Problems encountered with the zero copy function
Java applications hang when the zero copy function is enabled
Due to the internal synchronization that is required between the data source and the data sink when you use the zero copy function, a client or server application might hang if you enable the zero copy function for only one endpoint.
- Avoid using the same socket descriptor for parallel read and write operations when you use the zero copy function.
- Ensure that the zero copy function is enabled on both endpoints. For more information, see -Dcom.ibm.net.rdma.zeroCopy (Linux only).
- Ensure that the same zero copy threshold values are set on both endpoints. For more information, see -Dcom.ibm.net.rdma.zeroCopyThreshold (Linux only).
Java applications are not using the zero copy function
Java applications might not use the zero copy function even after you specify the -Dcom.ibm.net.rdma.zeroCopy=true parameter.
- You specified the -Dcom.ibm.net.rdma.zeroCopy=true parameter.
- The buffer sizes that are passed inside Java read and write calls exceed the value that is specified by the -Dcom.ibm.net.rdma.zeroCopyThreshold parameter. For more information about this parameter, see -Dcom.ibm.net.rdma.zeroCopyThreshold (Linux only).
- socketRead0Direct
- socketWrite0Direct
- RDMA_ReadDirect
- RDMA_SendDirect
Java applications do not scale
The zero copy function is designed for large data transfers, a few at a time. Due to internal synchronization, and resource allocation and management overheads, the scalability is restricted by the size of the data that is transferred.
Ensure that the usage scenario is close to that of file transfer (FTP) type of data transfers in zero copy mode.
Problems encountered with fork compatibility mode
Several problems can be associated with operating in fork compatibility mode between Java clients and native forked servers.
Native server error message librdmacm: Fatal: unable to open RDMA
device
- POWER® PC systems with a Mellanox RDMA over converged ethernet (RoCE) MT26448 adapter
- Redhat Enterprise Linux (RHEL) v6.4
- MLNX_OFED_LINUX-2.0-3.0.0
If you encounter this issue, upgrade to the latest version of the operating system and OFED software.
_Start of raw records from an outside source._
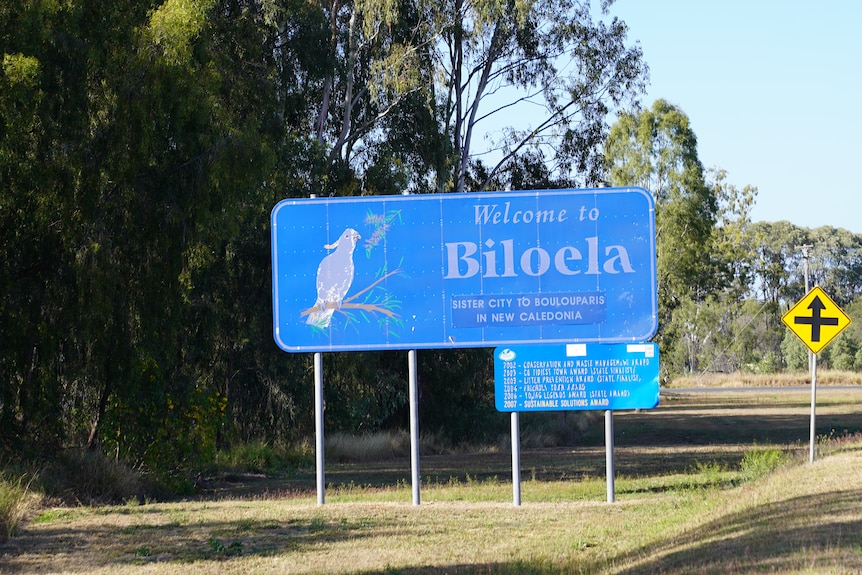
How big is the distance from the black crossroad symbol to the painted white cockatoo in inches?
309

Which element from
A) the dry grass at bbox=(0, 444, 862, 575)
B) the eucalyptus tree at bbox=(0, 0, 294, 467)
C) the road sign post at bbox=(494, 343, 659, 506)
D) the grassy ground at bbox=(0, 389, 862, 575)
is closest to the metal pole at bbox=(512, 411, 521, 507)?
the road sign post at bbox=(494, 343, 659, 506)

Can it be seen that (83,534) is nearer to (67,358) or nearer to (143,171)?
(67,358)

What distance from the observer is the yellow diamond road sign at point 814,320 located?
20375 mm

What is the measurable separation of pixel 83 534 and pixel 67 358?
18.3ft

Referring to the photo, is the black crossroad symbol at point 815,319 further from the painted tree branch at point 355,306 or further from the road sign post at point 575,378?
the painted tree branch at point 355,306

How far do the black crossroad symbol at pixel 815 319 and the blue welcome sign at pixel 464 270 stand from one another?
3.90 m

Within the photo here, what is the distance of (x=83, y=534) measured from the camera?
1455cm

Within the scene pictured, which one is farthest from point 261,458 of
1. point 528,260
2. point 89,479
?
A: point 528,260

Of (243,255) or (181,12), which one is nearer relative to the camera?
(181,12)

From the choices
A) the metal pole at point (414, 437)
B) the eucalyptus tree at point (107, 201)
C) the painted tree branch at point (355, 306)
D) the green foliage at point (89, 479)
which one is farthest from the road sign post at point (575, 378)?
the green foliage at point (89, 479)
If the problem persists, consider upgrading to the latest version of the Mellanox RoCE adapter.
Java clients hang
In fork compatibility mode, Java clients can hang when systems connect to native forked servers. This problem is associated with the RSocket preloading library. Internally the library creates a named semaphore, /rsocket_fork, when processing fork() support. However, when complete, the R-Socket library does not remove the semaphore, which persists until the system is rebooted. Any stale link or value for this named semaphore from a previous invocation blocks the native server from accepting remote client connections.
To work around this problem, use the rm command to unlink the /rsocket_fork named semaphore before fork() preloading begins. On Red Hat Enterprise Linux (RHEL), you can find the named semaphores in the directory /dev/shm. These files have a prefix of sem..
Java clients do not scale
The RSockets protocol currently offers fork preloading support only for simple applications that run under ideal conditions. While preloading a forked process, the RSockets library uses blocking semantics to migrate a connection to RDMA..
The current support for the fork() method in the RSocket is therefore inherently non-scalable. Java multithreaded clients that try to connect to native forked servers by using the native interoperability function might experience a large number of failed connections. To mitigate this problem, increase the client connection retry count to more than one.